Pues bien, el esfuerzo “iluminista” para la fabricación de una “historia del hombre nuevo” terminó. La realidad probó que aquellos asesinos no eran más que unos mercenarios por plata que secuestraban y mataban por dinero y por poder y que, cuando fueron vencidos en una guerra que ellos platearon (fueron ellos los que publicaban “partes de guerra”, usaban uniformes “de guerra”, tenían nombres “de guerra”, portaban banderas “de guerra”, planteaban la “guerra” revolucionaria, armaban circos a los que llamaban “tribunales de guerra”) se cobijaron bajo las normas del derecho liberal que perseguían destruir para usufructuar sus garantías y protecciones.
Desde allí, lo primero que hicieron fue negar lo que ellos habían propuesto, esto es, la existencia de una guerra. De una guerra civil que los argentinos no querían librar y a la que fueron arrastrados por los delirios de un grupo de enceguecidos.
Tampoco aceptaron su derrota, convirtiendo a sus vencedores en los villanos del nuevo relato mendaz con el que inundaron la corriente media del pensamiento social. Usando las ventajas de la democracia que querían destruir infiltraron la academia, la cultura, el poder, los partidos, los medios, el cine, el teatro… Ese romanticismo artificial les cayó bien a muchas de las nuevas generaciones de jóvenes, sometidas a un adoctrinamiento feroz que terminó por hacerles creer una historia tan falaz como que el sol brilla de noche. Esa idealización del “malo”, tan común en los colegios en donde el que estudia es un boludo y el que se lleva todas las materias el piola que se las sabe todas, brindó una ayuda invalorable al éxito temporal de la mentira.

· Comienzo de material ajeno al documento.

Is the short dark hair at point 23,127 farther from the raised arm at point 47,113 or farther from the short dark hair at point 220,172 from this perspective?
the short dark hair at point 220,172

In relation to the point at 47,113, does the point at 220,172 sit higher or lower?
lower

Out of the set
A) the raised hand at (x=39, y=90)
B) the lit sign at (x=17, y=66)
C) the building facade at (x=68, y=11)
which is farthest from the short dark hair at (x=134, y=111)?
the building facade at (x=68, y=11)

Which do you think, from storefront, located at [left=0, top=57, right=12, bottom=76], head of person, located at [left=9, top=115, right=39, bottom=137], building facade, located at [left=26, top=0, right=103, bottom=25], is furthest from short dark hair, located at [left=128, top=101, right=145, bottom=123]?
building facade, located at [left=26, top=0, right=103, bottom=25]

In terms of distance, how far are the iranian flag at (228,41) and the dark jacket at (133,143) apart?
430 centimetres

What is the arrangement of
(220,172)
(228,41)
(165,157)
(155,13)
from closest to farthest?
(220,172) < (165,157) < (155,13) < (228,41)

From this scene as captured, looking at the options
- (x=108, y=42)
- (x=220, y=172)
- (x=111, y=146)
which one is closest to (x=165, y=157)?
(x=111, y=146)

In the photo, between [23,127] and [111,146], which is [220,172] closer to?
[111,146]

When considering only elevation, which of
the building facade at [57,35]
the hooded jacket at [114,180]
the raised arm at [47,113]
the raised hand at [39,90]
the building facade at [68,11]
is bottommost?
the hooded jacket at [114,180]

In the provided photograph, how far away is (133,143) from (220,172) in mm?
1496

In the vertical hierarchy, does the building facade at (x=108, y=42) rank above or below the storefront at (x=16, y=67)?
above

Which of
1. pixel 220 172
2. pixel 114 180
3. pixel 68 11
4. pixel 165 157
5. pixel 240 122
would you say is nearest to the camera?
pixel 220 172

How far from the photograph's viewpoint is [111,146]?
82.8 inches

Pero, de nuevo, mientras haya faros encendidos que saben cuál fue la verdadera historia, el país no tendrá paz hasta que no resuelva ser sincero consigo mismo. La idea de jóvenes románticos que peleaban justamente por una sociedad mejor puede resultar simpática y conmovedora. Pero sencillamente no fue cierta, fue mentira.
La vicepresidente Villarruel adelantó que promoverá la reapertura de todos los juicios contra los delincuentes de los ’70. El país tendrá la oportunidad de conocer la verdad. Toda la verdad. Y nada más que la verdad. Qué Dios lo ayude.